* **Stated task**: Output every line of the records below as a JSON list of strings, one string per line, leaving out blank lines.
+ + + +
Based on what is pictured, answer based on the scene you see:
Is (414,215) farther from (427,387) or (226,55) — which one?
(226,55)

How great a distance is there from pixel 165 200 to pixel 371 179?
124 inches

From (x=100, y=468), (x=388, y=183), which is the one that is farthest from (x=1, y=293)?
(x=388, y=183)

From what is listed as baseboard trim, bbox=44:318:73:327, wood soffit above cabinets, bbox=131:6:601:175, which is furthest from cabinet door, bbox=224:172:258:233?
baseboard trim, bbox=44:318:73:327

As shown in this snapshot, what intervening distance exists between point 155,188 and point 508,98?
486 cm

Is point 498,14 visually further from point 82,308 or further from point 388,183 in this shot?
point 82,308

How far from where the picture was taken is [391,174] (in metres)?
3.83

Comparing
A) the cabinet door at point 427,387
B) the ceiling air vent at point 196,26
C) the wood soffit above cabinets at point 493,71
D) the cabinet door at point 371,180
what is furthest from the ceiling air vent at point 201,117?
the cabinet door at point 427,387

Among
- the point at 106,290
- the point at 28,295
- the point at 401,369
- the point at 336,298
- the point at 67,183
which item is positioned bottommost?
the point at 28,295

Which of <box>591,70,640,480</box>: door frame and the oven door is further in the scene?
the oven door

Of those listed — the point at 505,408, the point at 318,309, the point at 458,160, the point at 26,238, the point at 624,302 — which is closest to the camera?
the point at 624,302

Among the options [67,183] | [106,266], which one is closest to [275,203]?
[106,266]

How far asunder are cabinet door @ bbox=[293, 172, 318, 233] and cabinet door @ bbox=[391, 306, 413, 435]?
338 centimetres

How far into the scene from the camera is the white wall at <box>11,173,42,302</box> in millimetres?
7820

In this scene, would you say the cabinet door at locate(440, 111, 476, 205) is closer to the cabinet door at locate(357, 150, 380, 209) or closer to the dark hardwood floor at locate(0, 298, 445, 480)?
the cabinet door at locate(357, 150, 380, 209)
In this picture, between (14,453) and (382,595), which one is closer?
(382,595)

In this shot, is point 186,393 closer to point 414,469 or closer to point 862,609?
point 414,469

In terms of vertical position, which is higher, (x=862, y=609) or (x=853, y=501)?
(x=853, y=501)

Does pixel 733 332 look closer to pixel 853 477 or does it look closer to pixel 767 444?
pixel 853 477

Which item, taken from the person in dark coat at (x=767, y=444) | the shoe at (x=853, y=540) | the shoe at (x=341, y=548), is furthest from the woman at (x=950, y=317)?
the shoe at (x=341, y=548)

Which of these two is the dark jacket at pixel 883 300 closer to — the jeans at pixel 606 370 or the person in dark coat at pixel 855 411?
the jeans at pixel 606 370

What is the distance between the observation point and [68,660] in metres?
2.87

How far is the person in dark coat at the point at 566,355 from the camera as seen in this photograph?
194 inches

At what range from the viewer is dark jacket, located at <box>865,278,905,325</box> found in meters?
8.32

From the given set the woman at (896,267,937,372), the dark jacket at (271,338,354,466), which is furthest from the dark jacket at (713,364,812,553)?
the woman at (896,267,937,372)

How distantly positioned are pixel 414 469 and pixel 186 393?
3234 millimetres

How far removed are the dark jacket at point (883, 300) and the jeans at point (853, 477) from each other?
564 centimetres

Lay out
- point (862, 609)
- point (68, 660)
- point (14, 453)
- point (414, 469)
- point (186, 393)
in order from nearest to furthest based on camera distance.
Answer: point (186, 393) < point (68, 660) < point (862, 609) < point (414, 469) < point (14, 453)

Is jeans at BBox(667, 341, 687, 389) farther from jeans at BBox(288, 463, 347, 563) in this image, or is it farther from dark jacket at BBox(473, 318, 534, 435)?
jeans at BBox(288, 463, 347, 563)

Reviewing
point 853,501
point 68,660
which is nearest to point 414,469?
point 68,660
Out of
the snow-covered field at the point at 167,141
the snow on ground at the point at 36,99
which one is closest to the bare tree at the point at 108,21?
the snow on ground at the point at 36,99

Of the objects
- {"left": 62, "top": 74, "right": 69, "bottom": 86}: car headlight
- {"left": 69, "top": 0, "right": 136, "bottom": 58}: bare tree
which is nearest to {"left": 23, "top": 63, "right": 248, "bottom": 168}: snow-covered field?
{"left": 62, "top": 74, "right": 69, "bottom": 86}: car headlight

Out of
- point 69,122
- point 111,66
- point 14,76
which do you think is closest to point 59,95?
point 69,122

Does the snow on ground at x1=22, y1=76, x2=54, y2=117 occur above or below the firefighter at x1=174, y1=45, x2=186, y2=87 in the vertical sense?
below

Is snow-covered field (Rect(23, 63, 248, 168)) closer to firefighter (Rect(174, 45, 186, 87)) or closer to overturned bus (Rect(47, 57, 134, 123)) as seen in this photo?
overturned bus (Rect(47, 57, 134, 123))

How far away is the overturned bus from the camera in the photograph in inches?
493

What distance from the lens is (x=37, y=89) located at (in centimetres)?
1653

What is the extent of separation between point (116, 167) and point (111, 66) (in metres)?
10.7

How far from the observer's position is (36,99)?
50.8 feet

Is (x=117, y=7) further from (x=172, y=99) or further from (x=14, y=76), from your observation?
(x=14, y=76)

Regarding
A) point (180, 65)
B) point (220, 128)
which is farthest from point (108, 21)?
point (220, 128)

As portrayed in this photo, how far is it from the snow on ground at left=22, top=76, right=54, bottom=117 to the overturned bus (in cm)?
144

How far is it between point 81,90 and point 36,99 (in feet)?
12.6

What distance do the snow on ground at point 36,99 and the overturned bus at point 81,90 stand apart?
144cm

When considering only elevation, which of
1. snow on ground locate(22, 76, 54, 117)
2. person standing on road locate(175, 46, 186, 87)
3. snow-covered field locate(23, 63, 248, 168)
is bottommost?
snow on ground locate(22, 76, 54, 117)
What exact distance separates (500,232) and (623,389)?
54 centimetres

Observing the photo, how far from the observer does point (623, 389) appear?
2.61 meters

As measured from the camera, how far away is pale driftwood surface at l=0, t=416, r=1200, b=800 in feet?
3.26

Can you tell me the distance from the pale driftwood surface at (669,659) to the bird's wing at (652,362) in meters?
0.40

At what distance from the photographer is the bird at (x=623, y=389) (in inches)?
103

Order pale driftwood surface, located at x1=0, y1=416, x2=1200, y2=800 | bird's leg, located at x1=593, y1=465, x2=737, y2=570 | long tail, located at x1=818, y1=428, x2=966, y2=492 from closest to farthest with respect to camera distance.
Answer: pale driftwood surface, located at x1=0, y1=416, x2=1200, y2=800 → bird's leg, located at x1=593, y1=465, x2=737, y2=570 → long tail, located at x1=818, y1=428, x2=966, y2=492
+ + + +
* **Answer**:
[
  "Based on what is pictured, answer based on the scene you see:",
  "Is (414,215) farther from (427,387) or (226,55) — which one?",
  "(226,55)",
  "How great a distance is there from pixel 165 200 to pixel 371 179?",
  "124 inches",
  "From (x=100, y=468), (x=388, y=183), which is the one that is farthest from (x=1, y=293)?",
  "(x=388, y=183)",
  "From what is listed as baseboard trim, bbox=44:318:73:327, wood soffit above cabinets, bbox=131:6:601:175, which is furthest from cabinet door, bbox=224:172:258:233?",
  "baseboard trim, bbox=44:318:73:327",
  "As shown in this snapshot, what intervening distance exists between point 155,188 and point 508,98?",
  "486 cm",
  "Is point 498,14 visually further from point 82,308 or further from point 388,183 in this shot?",
  "point 82,308",
  "How far from where the picture was taken is [391,174] (in metres)?",
  "3.83",
  "Comparing",
  "A) the cabinet door at point 427,387",
  "B) the ceiling air vent at point 196,26",
  "C) the wood soffit above cabinets at point 493,71",
  "D) the cabinet door at point 371,180",
  "what is furthest from the ceiling air vent at point 201,117?",
  "the cabinet door at point 427,387",
  "Among",
  "- the point at 106,290",
  "- the point at 28,295",
  "- the point at 401,369",
  "- the point at 336,298",
  "- the point at 67,183",
  "which item is positioned bottommost?",
  "the point at 28,295",
  "Which of <box>591,70,640,480</box>: door frame and the oven door is further in the scene?",
  "the oven door",
  "Of those listed — the point at 505,408, the point at 318,309, the point at 458,160, the point at 26,238, the point at 624,302 — which is closest to the camera?",
  "the point at 624,302",
  "Among the options [67,183] | [106,266], which one is closest to [275,203]?",
  "[106,266]",
  "How far asunder are cabinet door @ bbox=[293, 172, 318, 233] and cabinet door @ bbox=[391, 306, 413, 435]?",
  "338 centimetres",
  "How far into the scene from the camera is the white wall at <box>11,173,42,302</box> in millimetres?",
  "7820",
  "In this scene, would you say the cabinet door at locate(440, 111, 476, 205) is closer to the cabinet door at locate(357, 150, 380, 209) or closer to the dark hardwood floor at locate(0, 298, 445, 480)?",
  "the cabinet door at locate(357, 150, 380, 209)",
  "In this picture, between (14,453) and (382,595), which one is closer?",
  "(382,595)",
  "In this shot, is point 186,393 closer to point 414,469 or closer to point 862,609?",
  "point 414,469",
  "In terms of vertical position, which is higher, (x=862, y=609) or (x=853, y=501)?",
  "(x=853, y=501)",
  "Does pixel 733 332 look closer to pixel 853 477 or does it look closer to pixel 767 444?",
  "pixel 853 477",
  "Which item, taken from the person in dark coat at (x=767, y=444) | the shoe at (x=853, y=540) | the shoe at (x=341, y=548), is furthest from the woman at (x=950, y=317)?",
  "the shoe at (x=341, y=548)",
  "Which of these two is the dark jacket at pixel 883 300 closer to — the jeans at pixel 606 370 or the person in dark coat at pixel 855 411?",
  "the jeans at pixel 606 370",
  "What is the distance between the observation point and [68,660] in metres?",
  "2.87",
  "How far is the person in dark coat at the point at 566,355 from the camera as seen in this photograph?",
  "194 inches",
  "At what range from the viewer is dark jacket, located at <box>865,278,905,325</box> found in meters?",
  "8.32",
  "From the given set the woman at (896,267,937,372), the dark jacket at (271,338,354,466), which is furthest from the dark jacket at (713,364,812,553)?",
  "the woman at (896,267,937,372)",
  "How distantly positioned are pixel 414 469 and pixel 186 393?",
  "3234 millimetres",
  "How far removed are the dark jacket at point (883, 300) and the jeans at point (853, 477) from each other?",
  "564 centimetres",
  "Lay out",
  "- point (862, 609)",
  "- point (68, 660)",
  "- point (14, 453)",
  "- point (414, 469)",
  "- point (186, 393)",
  "in order from nearest to furthest based on camera distance.",
  "Answer: point (186, 393) < point (68, 660) < point (862, 609) < point (414, 469) < point (14, 453)",
  "Is jeans at BBox(667, 341, 687, 389) farther from jeans at BBox(288, 463, 347, 563) in this image, or is it farther from dark jacket at BBox(473, 318, 534, 435)?",
  "jeans at BBox(288, 463, 347, 563)",
  "Reviewing",
  "point 853,501",
  "point 68,660",
  "which is nearest to point 414,469?",
  "point 68,660",
  "Out of",
  "the snow-covered field at the point at 167,141",
  "the snow on ground at the point at 36,99",
  "which one is closest to the bare tree at the point at 108,21?",
  "the snow on ground at the point at 36,99",
  "Of the objects",
  "- {\"left\": 62, \"top\": 74, \"right\": 69, \"bottom\": 86}: car headlight",
  "- {\"left\": 69, \"top\": 0, \"right\": 136, \"bottom\": 58}: bare tree",
  "which is nearest to {\"left\": 23, \"top\": 63, \"right\": 248, \"bottom\": 168}: snow-covered field?",
  "{\"left\": 62, \"top\": 74, \"right\": 69, \"bottom\": 86}: car headlight",
  "Out of",
  "- point 69,122",
  "- point 111,66",
  "- point 14,76",
  "which do you think is closest to point 59,95?",
  "point 69,122",
  "Does the snow on ground at x1=22, y1=76, x2=54, y2=117 occur above or below the firefighter at x1=174, y1=45, x2=186, y2=87 in the vertical sense?",
  "below",
  "Is snow-covered field (Rect(23, 63, 248, 168)) closer to firefighter (Rect(174, 45, 186, 87)) or closer to overturned bus (Rect(47, 57, 134, 123)) as seen in this photo?",
  "overturned bus (Rect(47, 57, 134, 123))",
  "How far away is the overturned bus from the camera in the photograph in inches?",
  "493",
  "What distance from the lens is (x=37, y=89) located at (in centimetres)?",
  "1653",
  "What is the extent of separation between point (116, 167) and point (111, 66) (in metres)?",
  "10.7",
  "How far from the observer's position is (36,99)?",
  "50.8 feet",
  "Is (x=117, y=7) further from (x=172, y=99) or further from (x=14, y=76), from your observation?",
  "(x=14, y=76)",
  "Regarding",
  "A) point (180, 65)",
  "B) point (220, 128)",
  "which is farthest from point (108, 21)?",
  "point (220, 128)",
  "As portrayed in this photo, how far is it from the snow on ground at left=22, top=76, right=54, bottom=117 to the overturned bus (in cm)?",
  "144",
  "How far is it between point 81,90 and point 36,99 (in feet)?",
  "12.6",
  "What distance do the snow on ground at point 36,99 and the overturned bus at point 81,90 stand apart?",
  "144cm",
  "When considering only elevation, which of",
  "1. snow on ground locate(22, 76, 54, 117)",
  "2. person standing on road locate(175, 46, 186, 87)",
  "3. snow-covered field locate(23, 63, 248, 168)",
  "is bottommost?",
  "snow on ground locate(22, 76, 54, 117)",
  "What exact distance separates (500,232) and (623,389)?",
  "54 centimetres",
  "Observing the photo, how far from the observer does point (623, 389) appear?",
  "2.61 meters",
  "As measured from the camera, how far away is pale driftwood surface at l=0, t=416, r=1200, b=800 in feet?",
  "3.26",
  "Can you tell me the distance from the pale driftwood surface at (669,659) to the bird's wing at (652,362) in meters?",
  "0.40",
  "At what distance from the photographer is the bird at (x=623, y=389) (in inches)?",
  "103",
  "Order pale driftwood surface, located at x1=0, y1=416, x2=1200, y2=800 | bird's leg, located at x1=593, y1=465, x2=737, y2=570 | long tail, located at x1=818, y1=428, x2=966, y2=492 from closest to farthest with respect to camera distance.",
  "Answer: pale driftwood surface, located at x1=0, y1=416, x2=1200, y2=800 → bird's leg, located at x1=593, y1=465, x2=737, y2=570 → long tail, located at x1=818, y1=428, x2=966, y2=492"
]